Turning round I mean. You need a turning point, (which is usually nothing
more than a little “V” shape cut into the bank, to give you the
extra width to turn your boat. If you’re skilled enough to hit the “V”
that is. Otherwise you’d just end up wedged across the canal. So, with
these thoughts, and my stoic refusal to give up on anything before blood has
been spilt, we persevered.
The stress levels climbed as we narrowly missed bank, bridge and boats that passed in the slowly dimming light. We needed somewhere to stop for the night. We had a few try-outs at stopping and calculated that we needed a 60 meter straight expanse of canal. We eventually found one but the first attempt ended with Zee losing her grip on the rope. She then had to pretend that all along she had intended to leave the boat and walk along the bank for a couple of hundred yards, before re-boarding (I think we pulled it off).

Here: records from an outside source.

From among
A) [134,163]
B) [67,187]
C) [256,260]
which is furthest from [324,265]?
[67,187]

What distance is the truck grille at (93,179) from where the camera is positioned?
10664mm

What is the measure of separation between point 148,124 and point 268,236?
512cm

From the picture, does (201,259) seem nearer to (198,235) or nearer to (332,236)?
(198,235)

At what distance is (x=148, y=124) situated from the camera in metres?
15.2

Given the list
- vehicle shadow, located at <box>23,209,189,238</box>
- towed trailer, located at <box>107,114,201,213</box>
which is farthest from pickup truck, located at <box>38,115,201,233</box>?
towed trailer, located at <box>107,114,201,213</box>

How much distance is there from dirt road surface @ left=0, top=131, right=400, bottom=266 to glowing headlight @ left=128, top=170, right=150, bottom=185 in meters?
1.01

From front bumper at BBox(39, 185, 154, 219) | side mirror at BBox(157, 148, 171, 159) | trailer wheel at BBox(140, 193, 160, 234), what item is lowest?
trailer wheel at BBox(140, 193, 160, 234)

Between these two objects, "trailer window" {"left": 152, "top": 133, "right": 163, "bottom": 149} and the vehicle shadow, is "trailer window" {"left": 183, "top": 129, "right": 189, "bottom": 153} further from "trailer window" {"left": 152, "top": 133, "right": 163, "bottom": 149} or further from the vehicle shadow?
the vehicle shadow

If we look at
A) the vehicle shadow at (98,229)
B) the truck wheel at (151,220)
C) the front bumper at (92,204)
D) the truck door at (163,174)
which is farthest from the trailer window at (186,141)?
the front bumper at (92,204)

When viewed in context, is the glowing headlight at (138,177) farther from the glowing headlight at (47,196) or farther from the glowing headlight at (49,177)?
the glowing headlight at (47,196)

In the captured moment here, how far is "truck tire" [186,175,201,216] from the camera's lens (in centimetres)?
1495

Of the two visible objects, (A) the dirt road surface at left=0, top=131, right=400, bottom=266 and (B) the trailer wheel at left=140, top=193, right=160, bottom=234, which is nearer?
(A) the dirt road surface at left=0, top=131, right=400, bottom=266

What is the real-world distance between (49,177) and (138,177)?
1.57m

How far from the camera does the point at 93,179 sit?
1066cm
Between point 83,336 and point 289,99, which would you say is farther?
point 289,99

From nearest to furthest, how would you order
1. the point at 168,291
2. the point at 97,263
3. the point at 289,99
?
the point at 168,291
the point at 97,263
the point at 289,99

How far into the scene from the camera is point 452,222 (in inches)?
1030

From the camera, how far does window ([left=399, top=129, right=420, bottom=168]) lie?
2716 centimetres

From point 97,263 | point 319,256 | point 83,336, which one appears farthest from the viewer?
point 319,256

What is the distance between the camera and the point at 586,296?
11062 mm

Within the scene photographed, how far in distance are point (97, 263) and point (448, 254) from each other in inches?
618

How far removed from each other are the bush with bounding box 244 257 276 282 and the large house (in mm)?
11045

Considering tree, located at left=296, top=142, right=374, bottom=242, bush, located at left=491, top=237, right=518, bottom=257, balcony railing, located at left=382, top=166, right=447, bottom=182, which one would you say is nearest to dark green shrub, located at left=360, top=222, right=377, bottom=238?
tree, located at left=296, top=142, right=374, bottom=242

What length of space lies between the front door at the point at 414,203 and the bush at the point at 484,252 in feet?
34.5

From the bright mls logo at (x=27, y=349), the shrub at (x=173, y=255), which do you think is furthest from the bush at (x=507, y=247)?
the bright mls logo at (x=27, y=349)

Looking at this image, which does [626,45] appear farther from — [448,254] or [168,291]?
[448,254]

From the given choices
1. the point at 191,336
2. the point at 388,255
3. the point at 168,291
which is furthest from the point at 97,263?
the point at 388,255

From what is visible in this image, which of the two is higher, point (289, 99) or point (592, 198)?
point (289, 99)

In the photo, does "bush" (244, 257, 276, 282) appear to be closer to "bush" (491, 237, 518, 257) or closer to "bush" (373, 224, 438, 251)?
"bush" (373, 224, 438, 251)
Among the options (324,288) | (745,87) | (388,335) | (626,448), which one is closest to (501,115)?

Once successfully moored and with supper eaten it was a relatively simple job to turn the table into a bed. Yes, turn the table into a bed. Just like in the little camper vans we used to ride around EnZee before the girls came. After all, what is a narrow boat but a caravan on the water? Yet, and please correct me if I’m wrong here, is the general opinion of narrow boats not higher than that of caravans? Folk who choose to spend their lives on a narrow boat are not denigrated are they? Why not? Or rather, why do we so look down on caravanners but view those on a narrow boat fondly through Rosie-and-Jim-coloured spectacles?